** start of TEXT SHOWN **
Should Catholics Blog?

R. J. Stove
Melbourne, Australia
 

Blogging. By now every Catholic, even if he leads as hermetic an existence as did Saint Bruno, must know about it. Blogs (short, of course, for “weblogs”) have now become the preferred method for communication among Catholics in the English-speaking world, more especially in America. It seems every second Catholic one meets has a blog, from the staunchest traditionalist to the most oafish lesbian eucharistic minister.

Amy Welborn’s blog (the work of a mildly conservative Novus Ordo wife, mother and debunker of The Da Vinci Code) is these days probably the most famous blog by any Catholic in the world. Some traditionalist blogs are Radtrad.blogspot.com, Distributism.blogspot.com, Inillotempore.com/blog, and Confiteminidomino.blogspot.com. This last is unusual in two respects: its founder is (a) Australian and (b) a priest, the Dominican Father Ephraem Chifley. Lay Americans run the overwhelming majority of Catholic blogs.

 Allied to the blogging phenomenon is the Internet discussion group phenomenon, which is not quite the same thing, but which overlaps sufficiently with blogging per se to be discussed alongside it. (A great many members of Catholic discussion groups submit commentary to blogs.) Perhaps the most prominent of traditionalist Internet discussion groups is Angelqueen.org. Another, less acerbic in general spirit, is the Laudate Dominum forum. Distributism.blogspot.com exists specifically to uphold – and apply to modern political crises – the Chesterbelloc tradition.

Amid all this activity, much of it by Catholics who are personally estimable, the question arises. Should Catholics be blogging at all?

This essay argues that, for the most part, they should not; that lay blogs (and I include here Internet discussion groups as well as blogs proper) actually represent a graver objective peril to the Catholic soul than does the television set, which at least seldom presents even the façade of interactivity; and above all, that however noble specific bloggers’ intentions are, far too much blogging is incompatible with a sensus Catholicus. The reasons for such apparently bizarre conclusions are explained below.
** end of TEXT SHOWN **
** start of DATA PROVIDED **
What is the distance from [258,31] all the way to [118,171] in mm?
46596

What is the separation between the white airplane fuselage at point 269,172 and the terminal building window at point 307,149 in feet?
** end of DATA PROVIDED **
_EXERCISE_:
Answer these questions from the essay on Catholic blogging:
(a) Whose blog does the essay call probably the most famous by any Catholic in the world?
(b) Who founded Confiteminidomino.blogspot.com?
(c) According to the essay, what represents a graver objective peril to the Catholic soul than the television set?
The listing has no connection to the essay on Catholic blogging.

_EXERCISE OUTPUT_:
(a) Amy Welborn
(b) The Dominican Father Ephraem Chifley
(c) Lay blogs, including Internet discussion groups as well as blogs proper